Религия по существу является тем, чем никакая философия быть не может: отношение личности к личности со всем заключенным в нем риском, тайной, страхом, доверием, восхищением и томлением. И само это отношение субъекта к субъекту[180] требует, чтобы в знании о несотворенной субъективности, которым обладает субъективность сотворенная, последняя сохраняла бы нечто от нее как субъективности или тайны личностной жизни. Отсюда следует, что всякое религиозное познание содержит в себе элемент откровения; поэтому в истинной вере именно первая Истина, воплощенная в личности, открывает человеку тайну божественной субъективности: unigenitus filius, qui est in sinu patris, ipse enarravit[181]. Это знание еще дано «загадочно и как бы в зеркале», и здесь божественная субъективность всего лишь объективируется, с тем чтобы стать нам доступной. Но теперь объективация осуществляется при помощи зеркала супераналогии веры[182] в понятиях, которые избраны самим Богом как способ рассказать нам о себе, до того предела, когда последнее зеркало исчезает и мы познаем истину, становясь сами познаваемыми. Тогда раскрывается божественная субъективность как субъективность в видении, в котором божественная сущность сама возбуждает наш интеллект, чтобы привести нас к восхищению ею. И, ожидая такого состояния, сопричастность в любви дает нам в апофатическом созерцании несовершенную замену и неясное предчувствие такого единения.
= = =
--- Задание 1 ---
Ответьте на вопросы по фрагменту о религиозном познании.
(a) Чем по существу является религия?
(b) Какой элемент содержит в себе всякое религиозное познание?
(c) Что дает нам сопричастность в любви в апофатическом созерцании?
--- Задание 2 ---
Переведите на английский язык предложение из фрагмента о религиозном познании: «Это знание еще дано „загадочно и как бы в зеркале“, и здесь божественная субъективность всего лишь объективируется, с тем чтобы стать нам доступной».
--- Задание 3 ---
Допишите следующую часть фрагмента о религиозном познании, начиная после его последнего предложения.

--- Исходные данные ---
= = =
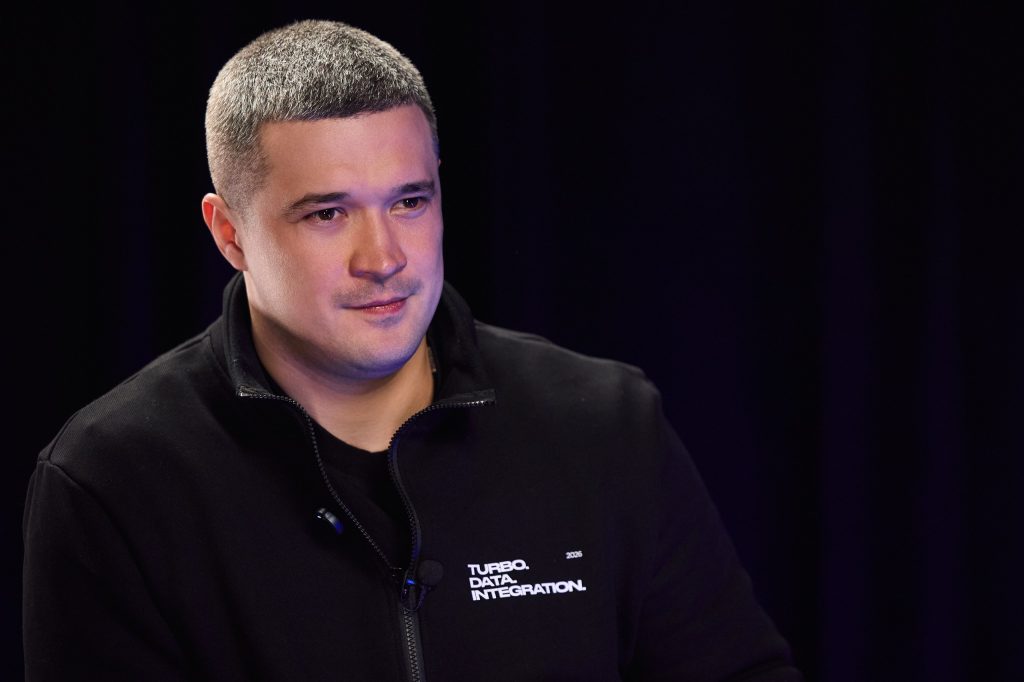 Михайло Федоров: Детальний огляд життя та кар'єри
= = =
--- Ответ 1 ---
(a) Отношением личности к личности со всем заключенным в нем риском, тайной, страхом, доверием, восхищением и томлением.
(b) Элемент откровения.
(c) Несовершенную замену и неясное предчувствие такого единения.

--- Ответ 2 ---
This knowledge is still given "enigmatically and as if in a mirror," and here the divine subjectivity is merely objectified so that it may become accessible to us.

--- Ответ 3 ---
В целом ситуация привилегированного субъекта, познающего себя как субъект в отношении всех иных субъектов, постигаемых в виде объектов, ситуация «Я», этого мыслящего тростника среди себе подобных, ставит оригинальную проблему. Каждый из нас может сказать вместе с Сомерсетом Моэмом: «Для себя я — самая значительная личность на свете, хотя я и не забываю, что, не говоря уже о такой грандиозной концепции, как Абсолют, но даже просто с точки зрения здравого смысла, я ровно ничего на значу. Мало что изменилось бы в мире, если бы я никогда не существовал»[183]. Это очень простое замечание, но его следствия весьма далеко идущие.

Являясь для «Я» единственным субъектом как таковым среди других субъектов мира, которые открываются моим чувствам и моему интеллекту только в качестве объектов, я нахожусь в центре мироздания, как мы только что заметили. Относительно моей субъективности в действии я являюсь центром мира, «наиболее важной личностью в мире»; моя судьба — наиболее важная среди других судеб; при всей своей ничтожности я более интересен, чем все святые. Существую я, и существуют все остальные, и что бы ни случилось с другими — это всего лишь деталь картины, но то, что происходит со мной как таковым, и то, что я должен делать, имеет абсолютную значимость.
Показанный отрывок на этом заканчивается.